How to make them more sure? Repeat this. Uh-oh: while it was okay for them to find out that I put A,B into brown,sid resp.; but I don't want them to then ask about A,C and thereby learn whether my solution as B,C together or not (supposing B,C don't know each other.) Solution: I'll re-name the colleges in my sol'n every round, to avoid giving away actual assignments. (Think of mapping each college to a color, and using different colors on successive trials — chartreuse, lemon chiffon, ….)

How many times needed to repeat, to inspire confidence that I have correct solution? We can easily compute this.

Question: Why do we need to try more than |E| times? — after all, isn't registrar happy after verifying each edge isn't violated?
Well, if were cheating, I might have two different false almost-but-not-quite solutions.
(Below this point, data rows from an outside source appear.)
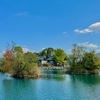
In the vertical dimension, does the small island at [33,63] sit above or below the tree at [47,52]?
below

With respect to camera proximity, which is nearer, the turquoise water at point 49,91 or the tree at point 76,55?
the turquoise water at point 49,91

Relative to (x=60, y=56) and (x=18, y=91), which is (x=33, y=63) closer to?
(x=18, y=91)

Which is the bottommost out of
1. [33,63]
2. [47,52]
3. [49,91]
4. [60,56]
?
[49,91]

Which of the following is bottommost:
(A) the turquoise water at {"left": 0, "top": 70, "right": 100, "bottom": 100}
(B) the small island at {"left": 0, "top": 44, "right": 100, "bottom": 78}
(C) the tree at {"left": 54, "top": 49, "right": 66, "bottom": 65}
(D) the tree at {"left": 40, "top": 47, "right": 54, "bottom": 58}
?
(A) the turquoise water at {"left": 0, "top": 70, "right": 100, "bottom": 100}

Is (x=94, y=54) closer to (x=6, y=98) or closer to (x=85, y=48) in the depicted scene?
(x=85, y=48)

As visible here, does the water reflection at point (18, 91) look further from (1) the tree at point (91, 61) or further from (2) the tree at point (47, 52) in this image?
(2) the tree at point (47, 52)

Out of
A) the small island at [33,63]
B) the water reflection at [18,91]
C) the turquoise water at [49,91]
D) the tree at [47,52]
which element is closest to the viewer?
the turquoise water at [49,91]

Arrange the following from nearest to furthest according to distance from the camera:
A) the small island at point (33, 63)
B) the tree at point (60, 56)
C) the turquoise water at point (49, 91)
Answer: the turquoise water at point (49, 91)
the small island at point (33, 63)
the tree at point (60, 56)

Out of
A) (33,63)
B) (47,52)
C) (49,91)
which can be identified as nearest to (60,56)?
(47,52)

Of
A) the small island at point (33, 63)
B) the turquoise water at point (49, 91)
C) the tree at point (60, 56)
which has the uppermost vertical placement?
the tree at point (60, 56)

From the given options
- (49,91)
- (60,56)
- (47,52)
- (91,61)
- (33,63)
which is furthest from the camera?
(47,52)

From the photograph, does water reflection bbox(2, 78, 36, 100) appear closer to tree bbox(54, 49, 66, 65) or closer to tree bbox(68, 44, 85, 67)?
tree bbox(68, 44, 85, 67)

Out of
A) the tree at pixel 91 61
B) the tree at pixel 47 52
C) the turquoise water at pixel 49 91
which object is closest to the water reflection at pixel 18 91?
the turquoise water at pixel 49 91

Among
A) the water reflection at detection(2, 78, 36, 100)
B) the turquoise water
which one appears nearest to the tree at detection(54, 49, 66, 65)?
the turquoise water
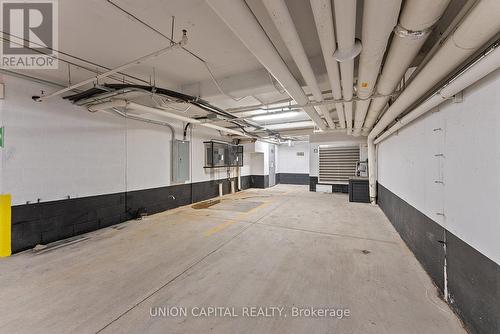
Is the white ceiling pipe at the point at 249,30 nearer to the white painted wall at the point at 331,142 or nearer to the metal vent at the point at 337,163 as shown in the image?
the white painted wall at the point at 331,142

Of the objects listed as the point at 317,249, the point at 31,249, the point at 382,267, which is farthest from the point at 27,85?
the point at 382,267

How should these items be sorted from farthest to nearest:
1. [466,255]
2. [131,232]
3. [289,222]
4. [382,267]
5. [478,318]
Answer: [289,222]
[131,232]
[382,267]
[466,255]
[478,318]

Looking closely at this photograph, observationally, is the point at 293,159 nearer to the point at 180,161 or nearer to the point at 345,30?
the point at 180,161

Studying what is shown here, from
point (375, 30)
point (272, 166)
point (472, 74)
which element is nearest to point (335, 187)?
point (272, 166)

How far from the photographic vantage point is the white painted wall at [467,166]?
1.24m

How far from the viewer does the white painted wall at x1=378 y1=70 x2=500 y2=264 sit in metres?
1.24

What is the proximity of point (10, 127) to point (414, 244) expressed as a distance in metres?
5.57

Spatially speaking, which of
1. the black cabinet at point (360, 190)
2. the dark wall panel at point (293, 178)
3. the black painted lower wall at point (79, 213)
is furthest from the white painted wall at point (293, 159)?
the black painted lower wall at point (79, 213)

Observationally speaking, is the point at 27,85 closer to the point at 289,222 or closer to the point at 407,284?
the point at 289,222

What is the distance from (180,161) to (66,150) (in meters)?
2.50

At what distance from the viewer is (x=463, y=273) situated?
5.04 feet

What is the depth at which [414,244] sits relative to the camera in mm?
2619

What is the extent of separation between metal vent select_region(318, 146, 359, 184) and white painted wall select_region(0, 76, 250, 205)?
5925 millimetres

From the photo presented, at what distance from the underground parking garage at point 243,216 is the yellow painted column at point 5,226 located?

If I realize the registrar is only asking about each edge once, then after they ask about the edge that one of my solutions is wrong on [hopefully I was using my other solution when they asked that], I'll start using the solution which I know to be good on all remaining edges, and I would convince the registrar even w/o a solution. So the registrar had better go back randomly and re-ask about edges, to keep me honest!

Note: If the registrar takes two names who don't have an edge between them, and repeatedly asks you whether your assignment put them in the same college, they might collect strong evidence about your solution!
Solution: Only answer (provide keys) for the registrar if they ask about students who went to high school together.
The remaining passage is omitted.